Or strictly speaking one of the three Armada Portraits, as there are three surviving versions. This one is currently on display in the Plymouth City Art Gallery called in these dumbed down times, The Box.


All three are thought to have been painted at around the same time, shortly after the great defeat of the Spanish invasion of 1588. This is thought to be the most original survivor with the one in the Queen's House in Greenwich having had some later overpainting of the maritime sections at the back while the one in The National Gallery has been cut down to a portrait format. This painting normally hangs in Woburn Abbey but is on loan during restoration works at the abbey.

Most images anyone has ever made of Elizabeth I since her reign have been influenced by these portraits. It was common in that period for one portrait to be made and then for copies to be made of that portrait. This is why there are three survivors. There were more than likely many more which were lost. For example paintings were made to give as gifts to loyal courtiers or to foreign ambassadors. It is not known for sure who painted any of the three versions.

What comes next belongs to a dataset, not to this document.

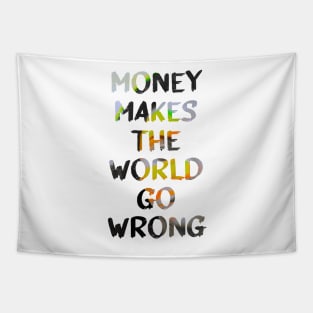 Money Makes the World Go Wrong Glitch Art Quote Tapestry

Also on display next to the portrait is the original Drake Charter of 1587 with its intact wax seal. This warrant from the Queen shows her support for his exploits. She placed Sir Francis Drake in charge of a fleet that set sail "for the honor and saftie of our Realmes and Domynions". The fleet set out from Plymouth to attack, loot and destroy the Spanish naval forces assembling at the Spanish port of Cadiz, a year before the Armada ultimately set sail. This attack became known as the "Singeing of the King of Spain's Beard".


After various engagements with the English Fleet in the English Channel, the Armada made it as far as Calais but were attacked by Drake at night who used fire ships to split up and weaken the fleet. The battle continued for some days as the ships were blown into the North Sea. The Spanish were outmanoeuvred and lost more ships and men. Those that escaped had to do so via the dangerous route travelling north of Scotland and around the Irish coast.